Spatial relation data
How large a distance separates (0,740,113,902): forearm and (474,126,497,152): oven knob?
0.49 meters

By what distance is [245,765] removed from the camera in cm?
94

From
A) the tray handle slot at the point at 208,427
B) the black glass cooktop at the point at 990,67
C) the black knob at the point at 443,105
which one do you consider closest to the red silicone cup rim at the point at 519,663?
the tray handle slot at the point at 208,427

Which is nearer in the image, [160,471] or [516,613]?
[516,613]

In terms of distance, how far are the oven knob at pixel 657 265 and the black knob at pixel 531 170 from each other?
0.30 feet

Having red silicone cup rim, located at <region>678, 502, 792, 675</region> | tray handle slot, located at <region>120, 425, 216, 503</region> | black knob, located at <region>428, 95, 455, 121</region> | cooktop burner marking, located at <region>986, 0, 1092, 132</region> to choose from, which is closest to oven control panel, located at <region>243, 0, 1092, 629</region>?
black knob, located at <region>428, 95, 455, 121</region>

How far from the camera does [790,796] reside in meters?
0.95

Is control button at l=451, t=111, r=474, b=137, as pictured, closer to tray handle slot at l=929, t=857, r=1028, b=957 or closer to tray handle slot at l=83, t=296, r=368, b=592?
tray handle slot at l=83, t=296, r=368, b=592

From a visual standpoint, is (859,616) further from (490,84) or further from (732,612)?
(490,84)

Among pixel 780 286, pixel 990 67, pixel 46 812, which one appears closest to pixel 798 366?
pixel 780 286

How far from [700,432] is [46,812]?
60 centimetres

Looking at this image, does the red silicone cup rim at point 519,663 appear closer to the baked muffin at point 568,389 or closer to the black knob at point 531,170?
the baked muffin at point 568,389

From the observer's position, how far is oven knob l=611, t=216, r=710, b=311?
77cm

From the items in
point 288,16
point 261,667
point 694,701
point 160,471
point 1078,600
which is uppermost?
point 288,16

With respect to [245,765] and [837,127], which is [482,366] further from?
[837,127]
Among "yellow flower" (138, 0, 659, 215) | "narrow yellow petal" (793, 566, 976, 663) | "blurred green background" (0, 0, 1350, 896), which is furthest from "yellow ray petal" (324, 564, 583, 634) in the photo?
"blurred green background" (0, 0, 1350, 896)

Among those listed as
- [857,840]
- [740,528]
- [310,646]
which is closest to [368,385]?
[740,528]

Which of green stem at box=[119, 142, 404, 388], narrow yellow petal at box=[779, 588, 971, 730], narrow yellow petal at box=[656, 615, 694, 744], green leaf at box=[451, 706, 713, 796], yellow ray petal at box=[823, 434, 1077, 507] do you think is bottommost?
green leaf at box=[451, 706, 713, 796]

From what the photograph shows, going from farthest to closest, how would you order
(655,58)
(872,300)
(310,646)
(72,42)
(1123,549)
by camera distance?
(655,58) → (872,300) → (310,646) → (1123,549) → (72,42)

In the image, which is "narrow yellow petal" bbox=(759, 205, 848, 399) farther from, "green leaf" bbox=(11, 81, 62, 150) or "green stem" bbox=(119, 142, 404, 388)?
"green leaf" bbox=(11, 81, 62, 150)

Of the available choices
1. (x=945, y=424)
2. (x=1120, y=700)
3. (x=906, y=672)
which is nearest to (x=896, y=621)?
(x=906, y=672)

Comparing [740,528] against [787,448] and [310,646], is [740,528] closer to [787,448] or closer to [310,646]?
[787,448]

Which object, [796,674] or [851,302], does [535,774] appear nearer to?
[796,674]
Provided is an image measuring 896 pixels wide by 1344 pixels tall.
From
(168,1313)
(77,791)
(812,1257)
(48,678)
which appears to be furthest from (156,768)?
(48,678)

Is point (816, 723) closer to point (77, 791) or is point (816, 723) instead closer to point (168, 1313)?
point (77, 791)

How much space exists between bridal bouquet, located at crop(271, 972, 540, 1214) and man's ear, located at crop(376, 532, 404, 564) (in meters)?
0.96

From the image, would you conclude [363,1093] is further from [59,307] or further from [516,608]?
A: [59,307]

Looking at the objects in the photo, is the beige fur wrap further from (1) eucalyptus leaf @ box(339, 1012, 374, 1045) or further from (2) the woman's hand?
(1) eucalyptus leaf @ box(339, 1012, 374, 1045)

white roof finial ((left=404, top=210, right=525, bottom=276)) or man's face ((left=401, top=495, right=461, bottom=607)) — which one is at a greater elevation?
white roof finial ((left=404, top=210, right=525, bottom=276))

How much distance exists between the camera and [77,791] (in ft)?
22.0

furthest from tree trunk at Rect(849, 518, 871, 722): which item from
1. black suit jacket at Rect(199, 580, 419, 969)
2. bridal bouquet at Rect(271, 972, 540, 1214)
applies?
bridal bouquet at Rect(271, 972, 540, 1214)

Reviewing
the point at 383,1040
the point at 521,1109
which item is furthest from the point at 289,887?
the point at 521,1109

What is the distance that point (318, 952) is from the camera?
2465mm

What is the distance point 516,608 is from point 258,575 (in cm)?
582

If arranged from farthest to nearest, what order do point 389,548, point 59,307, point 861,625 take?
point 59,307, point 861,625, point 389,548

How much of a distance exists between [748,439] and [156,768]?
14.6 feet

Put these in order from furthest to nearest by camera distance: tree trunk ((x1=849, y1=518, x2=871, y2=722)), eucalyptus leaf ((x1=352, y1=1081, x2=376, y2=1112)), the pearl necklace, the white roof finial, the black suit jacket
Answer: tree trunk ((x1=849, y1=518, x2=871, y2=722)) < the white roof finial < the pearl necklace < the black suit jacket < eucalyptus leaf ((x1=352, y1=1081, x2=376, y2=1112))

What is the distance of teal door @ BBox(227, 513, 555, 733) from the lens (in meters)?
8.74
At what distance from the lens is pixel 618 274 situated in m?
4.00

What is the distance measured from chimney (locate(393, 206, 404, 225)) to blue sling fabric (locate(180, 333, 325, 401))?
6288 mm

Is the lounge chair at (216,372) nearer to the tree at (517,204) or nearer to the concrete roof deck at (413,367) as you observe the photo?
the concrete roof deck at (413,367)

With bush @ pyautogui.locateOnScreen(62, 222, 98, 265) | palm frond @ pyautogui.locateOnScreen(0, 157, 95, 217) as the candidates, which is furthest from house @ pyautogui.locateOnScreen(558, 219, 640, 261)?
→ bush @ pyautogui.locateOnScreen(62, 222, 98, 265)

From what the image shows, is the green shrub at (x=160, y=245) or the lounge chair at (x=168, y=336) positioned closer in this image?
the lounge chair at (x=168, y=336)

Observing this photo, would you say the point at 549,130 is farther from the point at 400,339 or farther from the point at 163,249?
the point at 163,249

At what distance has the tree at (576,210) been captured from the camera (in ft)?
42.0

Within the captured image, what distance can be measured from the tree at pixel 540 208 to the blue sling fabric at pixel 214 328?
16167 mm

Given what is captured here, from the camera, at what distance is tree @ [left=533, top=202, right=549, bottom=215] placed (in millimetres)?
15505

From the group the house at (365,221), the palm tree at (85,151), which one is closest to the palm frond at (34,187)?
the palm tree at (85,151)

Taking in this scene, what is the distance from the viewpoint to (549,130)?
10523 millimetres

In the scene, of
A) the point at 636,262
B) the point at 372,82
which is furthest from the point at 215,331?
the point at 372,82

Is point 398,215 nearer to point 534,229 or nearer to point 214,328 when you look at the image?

### What you are asked to do
Repeat all of the entries exactly.

### Complete response
How large a distance separates (0,740,113,902): forearm and (474,126,497,152): oven knob?
0.49 meters

By what distance is [245,765] removed from the camera in cm?
94

From
A) the tray handle slot at the point at 208,427
B) the black glass cooktop at the point at 990,67
C) the black knob at the point at 443,105
which one do you consider closest to the red silicone cup rim at the point at 519,663?
the tray handle slot at the point at 208,427

Which is nearer in the image, [160,471] or [516,613]?
[516,613]

In terms of distance, how far are the oven knob at pixel 657 265 and the black knob at pixel 531 170 from each other?
0.30 feet

Having red silicone cup rim, located at <region>678, 502, 792, 675</region> | tray handle slot, located at <region>120, 425, 216, 503</region> | black knob, located at <region>428, 95, 455, 121</region> | cooktop burner marking, located at <region>986, 0, 1092, 132</region> to choose from, which is closest to oven control panel, located at <region>243, 0, 1092, 629</region>?
black knob, located at <region>428, 95, 455, 121</region>

How far from the camera does [790,796] reside in meters?
0.95

Is control button at l=451, t=111, r=474, b=137, as pictured, closer to tray handle slot at l=929, t=857, r=1028, b=957 or closer to tray handle slot at l=83, t=296, r=368, b=592?
tray handle slot at l=83, t=296, r=368, b=592

From a visual standpoint, is (859,616) further from (490,84) or further from (732,612)?
(490,84)

Among pixel 780 286, pixel 990 67, pixel 46 812, which one appears closest to pixel 798 366?
pixel 780 286

How far from [700,432] is [46,812]?
60 centimetres

Looking at this image, does the red silicone cup rim at point 519,663 appear closer to the baked muffin at point 568,389 or closer to the black knob at point 531,170?
the baked muffin at point 568,389

From the observer's position, how far is oven knob l=611, t=216, r=710, b=311?
77cm

From the items in
point 288,16
point 261,667
point 694,701
point 160,471
point 1078,600
which is uppermost?
point 288,16

With respect to [245,765] and [837,127], which is [482,366] further from?
[837,127]
Among "yellow flower" (138, 0, 659, 215) | "narrow yellow petal" (793, 566, 976, 663) | "blurred green background" (0, 0, 1350, 896), which is furthest from "yellow ray petal" (324, 564, 583, 634) in the photo?
"blurred green background" (0, 0, 1350, 896)

Among those listed as
- [857,840]
- [740,528]
- [310,646]
which is closest to [368,385]?
[740,528]

Which of green stem at box=[119, 142, 404, 388], narrow yellow petal at box=[779, 588, 971, 730], narrow yellow petal at box=[656, 615, 694, 744], green leaf at box=[451, 706, 713, 796], yellow ray petal at box=[823, 434, 1077, 507] do you think is bottommost?
green leaf at box=[451, 706, 713, 796]

From what the photograph shows, going from farthest to closest, how would you order
(655,58)
(872,300)
(310,646)
(72,42)
(1123,549)
by camera distance?
(655,58) → (872,300) → (310,646) → (1123,549) → (72,42)

In the image, which is "narrow yellow petal" bbox=(759, 205, 848, 399) farther from, "green leaf" bbox=(11, 81, 62, 150) or "green stem" bbox=(119, 142, 404, 388)?
"green leaf" bbox=(11, 81, 62, 150)

Of the available choices
1. (x=945, y=424)
2. (x=1120, y=700)
3. (x=906, y=672)
which is nearest to (x=896, y=621)?
(x=906, y=672)

Comparing [740,528] against [787,448] and [310,646], is [740,528] closer to [787,448] or closer to [310,646]?
[787,448]

Which object, [796,674] or [851,302], does [535,774] appear nearer to?
[796,674]
Provided is an image measuring 896 pixels wide by 1344 pixels tall.
From
(168,1313)
(77,791)
(812,1257)
(48,678)
which appears to be furthest from (156,768)?
(48,678)

Is point (816, 723) closer to point (77, 791) or is point (816, 723) instead closer to point (168, 1313)?
point (77, 791)

How much space exists between bridal bouquet, located at crop(271, 972, 540, 1214) and man's ear, located at crop(376, 532, 404, 564) (in meters)?
0.96

From the image, would you conclude [363,1093] is further from [59,307] or further from [516,608]?
A: [59,307]

Looking at the objects in the photo, is the beige fur wrap further from (1) eucalyptus leaf @ box(339, 1012, 374, 1045) or further from (2) the woman's hand?
(1) eucalyptus leaf @ box(339, 1012, 374, 1045)

white roof finial ((left=404, top=210, right=525, bottom=276)) or man's face ((left=401, top=495, right=461, bottom=607)) — which one is at a greater elevation?
white roof finial ((left=404, top=210, right=525, bottom=276))

How much distance exists between the camera and [77,791] (in ft)?
22.0

furthest from tree trunk at Rect(849, 518, 871, 722): which item from
1. black suit jacket at Rect(199, 580, 419, 969)
2. bridal bouquet at Rect(271, 972, 540, 1214)
applies?
bridal bouquet at Rect(271, 972, 540, 1214)

Reviewing
the point at 383,1040
the point at 521,1109
which item is furthest from the point at 289,887?
the point at 521,1109

What is the distance that point (318, 952) is from the camera?
2465mm

What is the distance point 516,608 is from point 258,575 (in cm)?
582

If arranged from farthest to nearest, what order do point 389,548, point 59,307, point 861,625 take?
point 59,307, point 861,625, point 389,548

How much of a distance exists between [748,439] and [156,768]?
14.6 feet

Put these in order from furthest to nearest by camera distance: tree trunk ((x1=849, y1=518, x2=871, y2=722)), eucalyptus leaf ((x1=352, y1=1081, x2=376, y2=1112)), the pearl necklace, the white roof finial, the black suit jacket
Answer: tree trunk ((x1=849, y1=518, x2=871, y2=722)) < the white roof finial < the pearl necklace < the black suit jacket < eucalyptus leaf ((x1=352, y1=1081, x2=376, y2=1112))

What is the distance of teal door @ BBox(227, 513, 555, 733) from the lens (in meters)?
8.74
At what distance from the lens is pixel 618 274 situated in m?
4.00

What is the distance measured from chimney (locate(393, 206, 404, 225)) to blue sling fabric (locate(180, 333, 325, 401))?
6288 mm

Is the lounge chair at (216,372) nearer to the tree at (517,204) or nearer to the concrete roof deck at (413,367) as you observe the photo?
the concrete roof deck at (413,367)

With bush @ pyautogui.locateOnScreen(62, 222, 98, 265) | palm frond @ pyautogui.locateOnScreen(0, 157, 95, 217) as the candidates, which is furthest from house @ pyautogui.locateOnScreen(558, 219, 640, 261)?
→ bush @ pyautogui.locateOnScreen(62, 222, 98, 265)

From what the image shows, is the green shrub at (x=160, y=245) or the lounge chair at (x=168, y=336) positioned closer in this image?
the lounge chair at (x=168, y=336)

Observing this photo, would you say the point at 549,130 is farther from the point at 400,339 or farther from the point at 163,249?
the point at 163,249

At what distance has the tree at (576,210) been captured from the camera (in ft)?
42.0

Within the captured image, what distance can be measured from the tree at pixel 540 208 to the blue sling fabric at pixel 214 328?
16167 mm

Given what is captured here, from the camera, at what distance is tree @ [left=533, top=202, right=549, bottom=215] placed (in millimetres)?
15505

From the group the house at (365,221), the palm tree at (85,151), which one is closest to the palm frond at (34,187)?
the palm tree at (85,151)

Taking in this scene, what is the distance from the viewpoint to (549,130)?
10523 millimetres

In the scene, of
A) the point at 636,262
B) the point at 372,82
which is furthest from the point at 215,331?
the point at 372,82

Is point 398,215 nearer to point 534,229 or nearer to point 214,328 when you look at the image?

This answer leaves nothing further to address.